▶ [PASSAGE]:
LED Driver with Auto-Dimming for Thermal Protection

Mike Donnelly's picture

In my previous article I demonstrated an important self-protection feature of the NCV84160 from ON Semiconductor; its ability to enter thermal limit cycling if the internal device temperature gets too high. My friend and fellow model-developer, Alain Stas of Vishay, recently suggested that NTC thermistors could be used to provide similar protection at the circuit board or system level. One application where this could be implemented in a very natural way is for LED lighting systems.

Figure: Tg* for Nylon 6 occurs at 70 - 75C (RE: “The Effects of Temperature”)

LEDs are typically dimmed using PWM control. In the application circuit below, the LED driver electronics and three LEDs are assumed to be in an enclosure with a polymer (Nylon 6) lens. It is desirable to keep the enclosure temperature below Tg, the “glass-transition temperature”, to avoid potential deformation of the lens when the outside temperature rises. Reducing the internal heat dissipation by dimming the LEDs is a way to extend the ambient operating temperature range of the system.

▶ [GIVEN MATERIAL]:
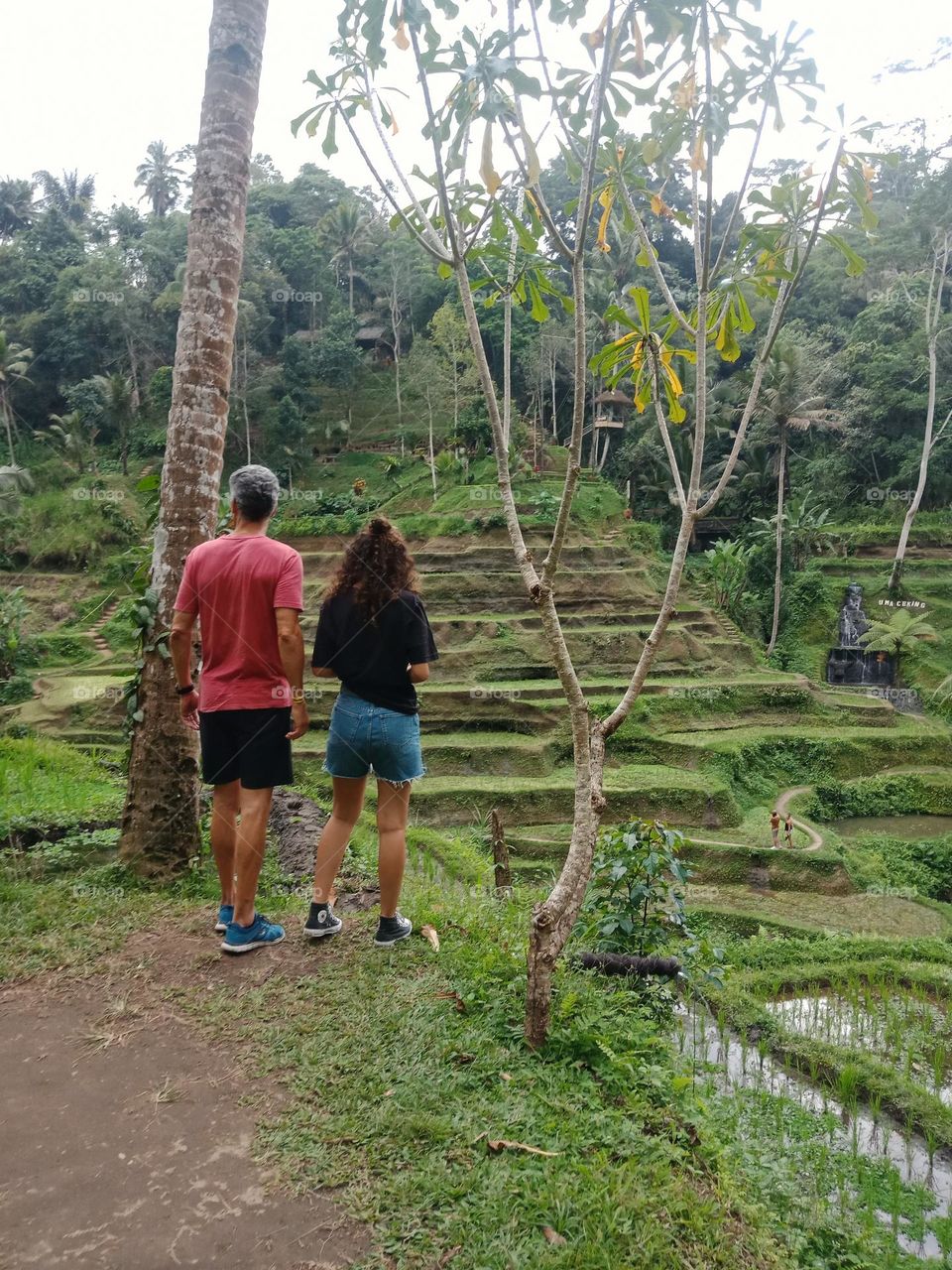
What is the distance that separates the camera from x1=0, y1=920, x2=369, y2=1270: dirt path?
163 centimetres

▶ [WHAT THIS TASK INVOLVES]: In the article on LED auto-dimming for thermal protection, what material is the enclosure lens made of?

▶ [RESULT OF THIS TASK]: The lens is made of a polymer, Nylon 6.